[MUNICH] Volvo AB's second-quarter operating profit surged 82 per cent as the truckmaker delivered more vehicles in Europe and North America and benefited from a decline in Sweden's currency.
Earnings excluding interest, taxes, reorganization costs and a gain from a venture stake disposal jumped to 5.98 billion kronor (S$956.6 million) from 3.28 billion kronor a year earlier, Gothenburg, Sweden-based Volvo said in a statement. Sales rose 17 per cent to 84.8 billion kronor, and the operating margin widened to 7.1 per cent of revenue from 4.5 per cent.
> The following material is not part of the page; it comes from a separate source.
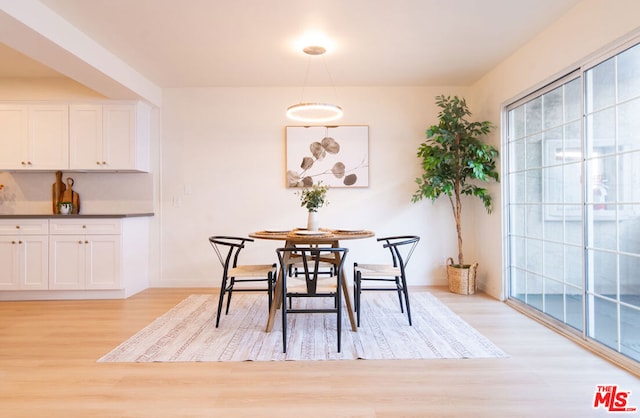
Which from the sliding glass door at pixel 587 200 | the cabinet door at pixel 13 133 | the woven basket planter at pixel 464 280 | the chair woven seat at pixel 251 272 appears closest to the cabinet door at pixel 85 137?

Volvo is restructuring following a push by investor Cevian Capital AB to streamline operations and improve profitability. The truckmaker ousted Olof Persson as chief executive officer in April and named Martin Lundstedt, head of competitor Scania AB, to replace him as of October. The manufacturer has pulled out of a truckmaking venture in India with Eicher Motors Ltd. while setting one up in China with Dongfeng Motor Group Co.
"From here on in, the picture for Volvo will probably be less rosy," Hans-Peter Wodniok, a Frankfurt-based analyst at Fairesearch GmbH & Co KG, said before the Swedish company released figures.
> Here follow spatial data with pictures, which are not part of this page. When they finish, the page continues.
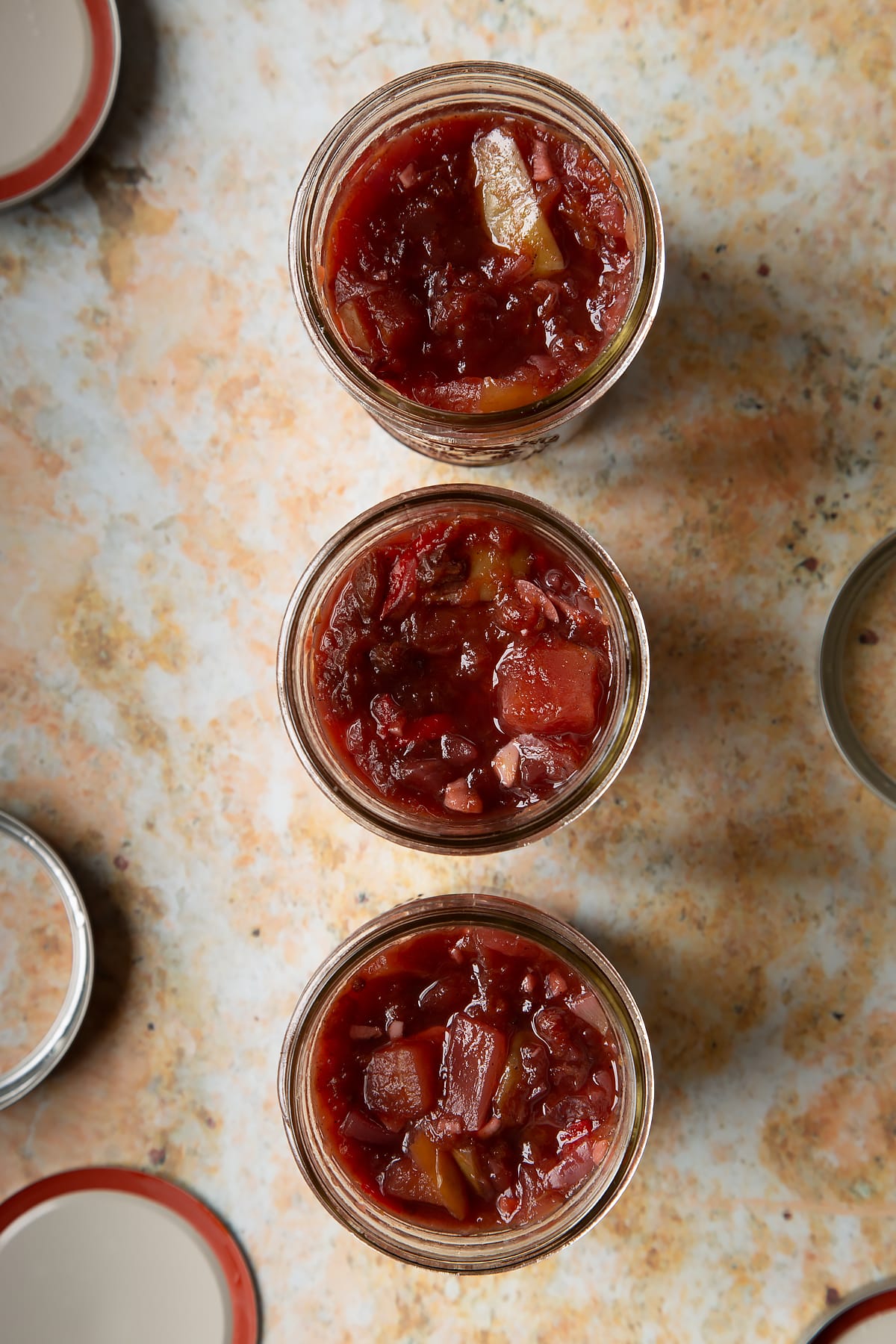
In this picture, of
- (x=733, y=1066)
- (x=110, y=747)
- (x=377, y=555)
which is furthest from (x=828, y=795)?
(x=110, y=747)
"There's a boom in the US truck market and Europe is doing OK, but China is weak and South America is a disaster."
Truck deliveries rose 4 per cent, with demand jumping 19 per cent in both Europe and North America, Volvo said. Orders fell 6 per cent. The company cut full-year forecasts for the Chinese and Brazilian truck markets. It now expects industrywide deliveries of 620,000 heavy vehicles in China, an 8.8 per cent reduction from its earlier prediction, and 40,000 in Brazil, a cut of 27 per cent.
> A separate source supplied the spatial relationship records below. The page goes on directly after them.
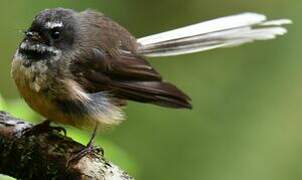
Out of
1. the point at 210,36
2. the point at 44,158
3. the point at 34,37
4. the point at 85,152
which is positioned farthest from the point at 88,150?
the point at 210,36

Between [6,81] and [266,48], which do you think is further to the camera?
[266,48]

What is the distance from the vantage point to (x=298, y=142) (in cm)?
823

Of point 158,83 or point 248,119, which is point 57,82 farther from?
point 248,119

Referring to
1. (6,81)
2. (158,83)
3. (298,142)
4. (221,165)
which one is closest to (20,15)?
(6,81)

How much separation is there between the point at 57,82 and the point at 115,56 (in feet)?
1.56

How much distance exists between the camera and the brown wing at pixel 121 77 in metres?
4.82

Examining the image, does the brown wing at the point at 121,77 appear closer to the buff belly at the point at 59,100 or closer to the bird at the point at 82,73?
the bird at the point at 82,73

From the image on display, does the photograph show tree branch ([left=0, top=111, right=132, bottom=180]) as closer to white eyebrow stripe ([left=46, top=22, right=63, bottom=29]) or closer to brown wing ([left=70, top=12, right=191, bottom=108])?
brown wing ([left=70, top=12, right=191, bottom=108])

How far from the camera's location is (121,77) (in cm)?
493

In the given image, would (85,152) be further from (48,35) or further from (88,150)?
(48,35)

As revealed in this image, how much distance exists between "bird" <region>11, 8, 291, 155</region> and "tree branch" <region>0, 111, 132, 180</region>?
0.29 meters

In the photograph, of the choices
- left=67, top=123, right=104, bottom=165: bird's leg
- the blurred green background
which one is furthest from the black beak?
the blurred green background

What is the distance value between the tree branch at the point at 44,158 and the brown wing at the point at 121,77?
0.59m

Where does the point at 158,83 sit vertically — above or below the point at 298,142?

The operating profit number compares with a 5.8 billion- krona estimate by analysts at UBS, who predicted a 7 per cent operating margin. The figure doesn't include a 2.14 billion- krona gain from the sale of Volvo's remaining stake in Eicher. Earnings were helped by 1.8 billion kronor in currency effects, the truckmaker said.
Volvo is completing a business review by the end of this year. It already outlined plans in April to find a partner for information-technology operations, including that business's external work.